Mankind has the rational power to choose between good and evil and to bear full responsibility for that choice (Deuteronomy 24:16, Job 19:4; Jeremiah 31:30; Romans 14:12; 2 Corinthians 5:10; Revelation 22:12). This freedom gives to humanity the power to be deliberate, determinate, and creative in choosing the plans, purposes, and directions of life. It creates the possibility of true relationships with other people and with God.

The human will, while free, is subject to the influences brought upon it from within (Mark 7:23; Romans 12:2). Sin became an inherited part of the inner nature of mankind at the fall in the Garden of Eden (Genesis 3:6). The influence of sin upon the will of mankind is so vast that it modifies and limits the freedom God gave to humanity (John 8:34). The impact of sin upon mankind's will is such that believers still face hard moral choices and often feel frustrated by the power and compulsion of sin in their lives (Romans 7:19-24).

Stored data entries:

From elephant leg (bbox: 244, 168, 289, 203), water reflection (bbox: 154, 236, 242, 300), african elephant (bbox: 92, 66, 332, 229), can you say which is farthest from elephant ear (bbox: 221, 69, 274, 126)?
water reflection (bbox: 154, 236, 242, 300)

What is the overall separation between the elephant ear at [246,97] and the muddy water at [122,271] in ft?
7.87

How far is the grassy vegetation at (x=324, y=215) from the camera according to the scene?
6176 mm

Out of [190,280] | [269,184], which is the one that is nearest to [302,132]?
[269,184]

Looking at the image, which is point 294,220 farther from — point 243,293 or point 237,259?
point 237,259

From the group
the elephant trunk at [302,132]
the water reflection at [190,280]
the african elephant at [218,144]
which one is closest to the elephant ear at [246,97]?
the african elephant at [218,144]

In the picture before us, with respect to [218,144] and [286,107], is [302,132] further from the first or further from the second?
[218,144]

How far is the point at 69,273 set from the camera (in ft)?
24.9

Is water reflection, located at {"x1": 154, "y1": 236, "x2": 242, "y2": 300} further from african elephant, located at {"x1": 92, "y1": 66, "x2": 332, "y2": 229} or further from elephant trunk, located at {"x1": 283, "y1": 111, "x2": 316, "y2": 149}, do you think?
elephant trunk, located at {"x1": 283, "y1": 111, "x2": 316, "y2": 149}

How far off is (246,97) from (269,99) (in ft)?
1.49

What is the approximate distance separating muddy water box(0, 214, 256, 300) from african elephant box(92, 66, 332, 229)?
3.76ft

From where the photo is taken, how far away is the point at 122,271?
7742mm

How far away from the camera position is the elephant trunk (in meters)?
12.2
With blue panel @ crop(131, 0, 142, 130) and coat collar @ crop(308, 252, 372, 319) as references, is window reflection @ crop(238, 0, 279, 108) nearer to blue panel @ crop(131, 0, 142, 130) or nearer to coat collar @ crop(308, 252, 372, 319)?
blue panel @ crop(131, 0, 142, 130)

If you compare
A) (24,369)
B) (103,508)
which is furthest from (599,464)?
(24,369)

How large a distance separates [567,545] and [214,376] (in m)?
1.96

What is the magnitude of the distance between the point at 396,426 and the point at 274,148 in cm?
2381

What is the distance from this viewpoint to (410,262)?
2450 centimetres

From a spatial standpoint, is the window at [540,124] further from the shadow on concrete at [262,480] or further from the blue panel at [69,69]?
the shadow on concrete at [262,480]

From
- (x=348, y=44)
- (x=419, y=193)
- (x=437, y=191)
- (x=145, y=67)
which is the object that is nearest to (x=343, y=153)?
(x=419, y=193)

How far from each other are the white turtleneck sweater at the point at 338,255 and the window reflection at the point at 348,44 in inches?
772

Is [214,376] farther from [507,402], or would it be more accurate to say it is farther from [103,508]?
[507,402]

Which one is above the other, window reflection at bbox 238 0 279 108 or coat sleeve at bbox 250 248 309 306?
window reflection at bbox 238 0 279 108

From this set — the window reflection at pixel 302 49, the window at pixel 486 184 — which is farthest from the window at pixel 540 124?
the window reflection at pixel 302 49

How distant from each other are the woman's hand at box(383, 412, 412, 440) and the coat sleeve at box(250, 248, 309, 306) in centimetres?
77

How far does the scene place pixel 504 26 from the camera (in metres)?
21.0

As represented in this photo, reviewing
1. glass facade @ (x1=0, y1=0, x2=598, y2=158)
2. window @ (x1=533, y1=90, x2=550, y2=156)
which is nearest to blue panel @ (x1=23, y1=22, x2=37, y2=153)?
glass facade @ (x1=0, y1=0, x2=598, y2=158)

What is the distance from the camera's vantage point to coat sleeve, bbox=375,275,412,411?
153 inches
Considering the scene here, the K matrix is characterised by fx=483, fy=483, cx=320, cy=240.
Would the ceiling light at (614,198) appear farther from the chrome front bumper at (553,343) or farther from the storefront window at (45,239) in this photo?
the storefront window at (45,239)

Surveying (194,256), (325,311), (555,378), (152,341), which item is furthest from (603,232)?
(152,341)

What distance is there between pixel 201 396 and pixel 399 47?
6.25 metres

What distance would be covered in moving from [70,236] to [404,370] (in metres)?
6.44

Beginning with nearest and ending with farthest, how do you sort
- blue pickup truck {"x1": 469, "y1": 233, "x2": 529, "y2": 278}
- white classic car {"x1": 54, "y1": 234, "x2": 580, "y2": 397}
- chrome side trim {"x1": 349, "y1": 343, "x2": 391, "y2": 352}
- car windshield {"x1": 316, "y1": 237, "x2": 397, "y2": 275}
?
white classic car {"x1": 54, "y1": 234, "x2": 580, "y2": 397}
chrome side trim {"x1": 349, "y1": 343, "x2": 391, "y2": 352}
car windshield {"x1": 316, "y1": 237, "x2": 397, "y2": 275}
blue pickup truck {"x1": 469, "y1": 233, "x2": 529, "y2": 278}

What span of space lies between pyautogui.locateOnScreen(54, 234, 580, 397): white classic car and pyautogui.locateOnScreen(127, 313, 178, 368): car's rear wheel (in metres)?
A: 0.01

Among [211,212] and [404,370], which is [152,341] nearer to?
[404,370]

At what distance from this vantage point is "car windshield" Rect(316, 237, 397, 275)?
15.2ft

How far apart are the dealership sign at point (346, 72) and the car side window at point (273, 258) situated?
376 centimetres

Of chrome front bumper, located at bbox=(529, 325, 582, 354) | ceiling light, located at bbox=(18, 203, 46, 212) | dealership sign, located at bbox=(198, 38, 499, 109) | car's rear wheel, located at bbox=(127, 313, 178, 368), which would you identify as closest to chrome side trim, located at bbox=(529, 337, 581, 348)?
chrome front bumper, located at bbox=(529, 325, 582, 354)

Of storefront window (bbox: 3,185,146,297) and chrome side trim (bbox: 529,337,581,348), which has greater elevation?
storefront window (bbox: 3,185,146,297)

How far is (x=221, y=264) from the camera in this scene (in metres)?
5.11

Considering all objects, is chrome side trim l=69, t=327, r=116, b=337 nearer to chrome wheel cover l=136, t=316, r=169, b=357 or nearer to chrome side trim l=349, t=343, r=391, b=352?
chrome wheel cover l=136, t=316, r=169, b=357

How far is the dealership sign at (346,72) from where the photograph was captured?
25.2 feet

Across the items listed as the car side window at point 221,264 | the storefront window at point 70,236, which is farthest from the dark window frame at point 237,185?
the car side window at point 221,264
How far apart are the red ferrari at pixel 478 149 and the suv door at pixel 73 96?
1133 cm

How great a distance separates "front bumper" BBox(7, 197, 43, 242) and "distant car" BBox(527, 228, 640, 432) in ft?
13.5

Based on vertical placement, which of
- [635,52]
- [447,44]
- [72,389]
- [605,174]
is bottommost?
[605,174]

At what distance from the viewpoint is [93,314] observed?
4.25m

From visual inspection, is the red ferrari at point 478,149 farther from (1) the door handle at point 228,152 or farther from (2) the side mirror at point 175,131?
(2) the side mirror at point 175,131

** Assignment 1 **
In the passage on human free will above, copy the part that begins at the words "The human will, while" and ends after the words "lives (Romans 7:19-24).".
** Assignment 2 **
Answer these from the passage on human free will above:
(a) According to the passage, what possibility does human freedom create?
(b) When did sin become an inherited part of mankind's inner nature?
(c) What do believers still face because of sin's impact on the will?

** Exercise response 1 **
The human will, while free, is subject to the influences brought upon it from within (Mark 7:23; Romans 12:2). Sin became an inherited part of the inner nature of mankind at the fall in the Garden of Eden (Genesis 3:6). The influence of sin upon the will of mankind is so vast that it modifies and limits the freedom God gave to humanity (John 8:34). The impact of sin upon mankind's will is such that believers still face hard moral choices and often feel frustrated by the power and compulsion of sin in their lives (Romans 7:19-24).

** Exercise response 2 **
(a) True relationships with other people and with God.
(b) At the fall in the Garden of Eden.
(c) Hard moral choices.